Vols par effraction, repérages opportunistes et cybercriminalité : les entreprises de La Vallée de Joux doivent aujourd’hui composer avec des risques variés. Gilles Perruchoud, chargé de prévention à la Police cantonale, détaille pour VDJ360 les menaces actuelles, les bonnes pratiques et les réflexes essentiels pour renforcer la sécurité.
Des risques en hausse : patrimoine et cybersécurité en première ligne
Les entreprises locales sont principalement confrontées à des délits liés au patrimoine : vols par effraction, intrusions ciblées, repérages autour des bâtiments.
À cela s’ajoute une menace croissante : la cybercriminalité, avec des tentatives de piratage, des demandes de rançon ou des escroqueries par usurpation d’identité.

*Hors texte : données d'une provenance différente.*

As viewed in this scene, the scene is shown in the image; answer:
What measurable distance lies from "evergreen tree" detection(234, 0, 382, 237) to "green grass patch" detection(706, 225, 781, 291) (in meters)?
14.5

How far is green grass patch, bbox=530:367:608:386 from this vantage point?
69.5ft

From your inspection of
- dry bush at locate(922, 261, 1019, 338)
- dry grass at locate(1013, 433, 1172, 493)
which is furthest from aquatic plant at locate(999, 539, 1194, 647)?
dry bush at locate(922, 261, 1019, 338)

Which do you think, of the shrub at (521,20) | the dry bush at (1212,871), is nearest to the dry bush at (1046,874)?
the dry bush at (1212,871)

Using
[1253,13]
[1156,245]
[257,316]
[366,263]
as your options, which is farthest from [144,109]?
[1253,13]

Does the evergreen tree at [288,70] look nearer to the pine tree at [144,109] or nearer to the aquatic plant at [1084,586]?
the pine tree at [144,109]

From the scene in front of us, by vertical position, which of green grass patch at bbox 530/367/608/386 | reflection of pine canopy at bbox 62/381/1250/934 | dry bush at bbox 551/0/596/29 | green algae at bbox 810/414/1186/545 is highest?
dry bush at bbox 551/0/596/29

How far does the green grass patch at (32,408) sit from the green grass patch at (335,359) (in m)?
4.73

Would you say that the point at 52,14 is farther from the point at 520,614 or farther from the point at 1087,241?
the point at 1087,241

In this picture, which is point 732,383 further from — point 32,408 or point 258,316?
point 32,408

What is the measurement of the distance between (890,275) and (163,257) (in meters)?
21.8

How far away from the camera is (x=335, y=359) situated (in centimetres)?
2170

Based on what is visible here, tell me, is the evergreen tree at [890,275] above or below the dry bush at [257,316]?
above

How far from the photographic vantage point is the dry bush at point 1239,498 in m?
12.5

Selon Gilles Perruchoud, toutes les entreprises ne sont pas exposées au même niveau, mais la vigilance numérique doit désormais faire partie du quotidien.
Intrusions et repérages : une réalité dans la région
Interrogé sur la situation locale, Gilles Perruchoud confirme que des tentatives d’intrusion et de repérage ont été observées dans les entreprises de la région. Les auteurs agissent souvent de manière opportuniste, en évaluant :
- la structure du bâtiment,
- les possibilités d’accès,
- les issues de fuite,
- le temps d’intervention de la police.
Leur matériel varie du simple outil manuel à des équipements sur batterie, voire alimentés par petite génératrice pour les sites plus sensibles.
Procéder à une introspection de sécurité : la première étape
Pour les PME comme pour les grandes manufactures, la Police cantonale recommande une démarche structurée :
- Évaluer les risques : menaces, vulnérabilités, organisation interne.
- Analyser l’enveloppe bâtimentaire : accès, périmètre, points faibles.
- Réaliser un audit de sûreté ou, au minimum, solliciter un conseil en sécurité auprès de la Police cantonale.
Cette introspection permet de corriger les vulnérabilités avant qu’elles ne soient exploitées.
Cybersécurité : un enjeu devenu incontournable
La Police cantonale insiste : la cybersécurité n’est plus un sujet secondaire. Les entreprises doivent renforcer :
- la protection des accès informatiques,
- la vigilance face aux demandes de virement,
- la détection des tentatives d’usurpation d’identité,
- la formation du personnel aux risques numériques.
Les attaques peuvent viser des données, des systèmes ou des flux financiers. Une analyse des risques numériques est donc indispensable.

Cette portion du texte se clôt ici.